Many people have successfully made substantial fortunes from investing over the years, in various ways and styles, using many different methods. They would have had one thing in common: a fixation on the management of their downside risk.
Risk is inherent within the investment structure. “It comes with the territory” – to achieve a return there will always have to be some risk taken. The successful investment strategy will always have the management of this risk at its heart. Indeed, get this right and just about everything else takes care of itself.
The biggest requirement in this regard is to actually understand the risk being taken; to quantify and calculate the risks in advance of any decision.
Most people who invest are more comfortable with risk once it is known and understood. It is often the not knowing, or worse, the surprise of an unexpected loss, where problems occur. Experienced investors are not risk adverse – simply shy of taking on risks which are unknown.
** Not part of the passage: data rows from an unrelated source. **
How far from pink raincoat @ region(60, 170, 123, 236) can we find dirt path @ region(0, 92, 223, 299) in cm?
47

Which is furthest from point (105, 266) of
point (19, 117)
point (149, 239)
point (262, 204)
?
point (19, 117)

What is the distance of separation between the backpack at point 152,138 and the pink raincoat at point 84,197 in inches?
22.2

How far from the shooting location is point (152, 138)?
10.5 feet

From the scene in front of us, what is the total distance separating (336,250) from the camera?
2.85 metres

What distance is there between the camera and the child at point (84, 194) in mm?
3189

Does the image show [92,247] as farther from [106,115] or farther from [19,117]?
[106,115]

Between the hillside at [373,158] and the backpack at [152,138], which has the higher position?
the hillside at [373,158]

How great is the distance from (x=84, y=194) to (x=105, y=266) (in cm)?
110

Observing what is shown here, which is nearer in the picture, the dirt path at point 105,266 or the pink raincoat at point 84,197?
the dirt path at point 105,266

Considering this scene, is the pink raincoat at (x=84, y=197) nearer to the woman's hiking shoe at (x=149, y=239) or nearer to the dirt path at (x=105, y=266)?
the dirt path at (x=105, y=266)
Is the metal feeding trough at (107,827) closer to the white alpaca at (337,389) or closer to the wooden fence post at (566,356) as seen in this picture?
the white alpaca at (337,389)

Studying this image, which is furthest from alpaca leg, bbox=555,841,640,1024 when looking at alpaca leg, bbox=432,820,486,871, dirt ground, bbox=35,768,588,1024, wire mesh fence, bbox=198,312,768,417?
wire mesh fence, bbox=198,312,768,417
The challenge in financial planning with respect to risk is to line up the amount of risk being taken, to quantify and show the risk level in advance, so that informed investment decisions may be taken. The ultimate aim for investors is to get the targeted returns from their investments (‘the reward’) from the lowest risk possible. Optimising the risk/reward ratio is the goal.
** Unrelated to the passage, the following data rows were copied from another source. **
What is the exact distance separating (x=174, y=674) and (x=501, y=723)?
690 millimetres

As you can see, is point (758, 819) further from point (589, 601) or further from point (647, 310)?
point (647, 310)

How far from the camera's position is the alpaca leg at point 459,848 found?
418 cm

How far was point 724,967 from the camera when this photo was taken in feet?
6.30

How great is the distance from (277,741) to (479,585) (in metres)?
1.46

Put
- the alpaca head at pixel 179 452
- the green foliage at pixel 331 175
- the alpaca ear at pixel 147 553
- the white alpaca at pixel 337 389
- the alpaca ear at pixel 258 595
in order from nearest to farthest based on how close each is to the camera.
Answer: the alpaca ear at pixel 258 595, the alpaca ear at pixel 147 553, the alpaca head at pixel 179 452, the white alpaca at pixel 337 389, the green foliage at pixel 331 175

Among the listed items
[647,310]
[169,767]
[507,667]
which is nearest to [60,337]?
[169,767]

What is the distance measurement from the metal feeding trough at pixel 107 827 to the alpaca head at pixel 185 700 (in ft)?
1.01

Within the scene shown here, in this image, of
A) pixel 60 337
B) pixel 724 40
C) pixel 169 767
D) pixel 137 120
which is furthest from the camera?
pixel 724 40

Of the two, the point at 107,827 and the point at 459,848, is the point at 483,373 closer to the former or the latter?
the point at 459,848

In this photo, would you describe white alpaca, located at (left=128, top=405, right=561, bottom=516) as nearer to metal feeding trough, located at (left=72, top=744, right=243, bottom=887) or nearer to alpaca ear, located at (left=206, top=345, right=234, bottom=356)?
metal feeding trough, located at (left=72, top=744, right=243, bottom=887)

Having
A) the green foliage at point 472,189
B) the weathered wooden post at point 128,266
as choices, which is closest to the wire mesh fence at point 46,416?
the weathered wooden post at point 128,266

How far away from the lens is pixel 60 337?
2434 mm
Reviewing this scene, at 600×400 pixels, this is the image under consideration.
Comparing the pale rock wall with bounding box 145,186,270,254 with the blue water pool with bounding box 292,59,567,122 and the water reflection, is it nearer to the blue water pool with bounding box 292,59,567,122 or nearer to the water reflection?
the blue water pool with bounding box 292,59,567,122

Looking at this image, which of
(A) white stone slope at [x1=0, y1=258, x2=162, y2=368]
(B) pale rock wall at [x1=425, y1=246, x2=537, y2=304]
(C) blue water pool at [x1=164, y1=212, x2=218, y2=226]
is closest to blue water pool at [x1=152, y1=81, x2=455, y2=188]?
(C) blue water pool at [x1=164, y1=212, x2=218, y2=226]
This can only be done if numbers are applied to this equation. In this respect, risk needs to have some form of measurement applied which is why so much work has been done in recent years risk rating funds and other investments.
Risk is often a proxy for loss as it is losses that harm investors. Anyone who invested in tech stocks in early 2000 will testify to that; losses of around 90% in just a month or two were not uncommon. An investment that falls 90% will probably never recover. Even a fall of 50% (not unusual and not extreme) in an investment requires a subsequent recovery of 100% in its price.
Understanding the importance of avoiding losses or restricting them and managing this process, is a central pillar of financial planning. Risk can be measured and assessed; it can be managed. Learning how to do this is an invaluable aspect of becoming a successful investor.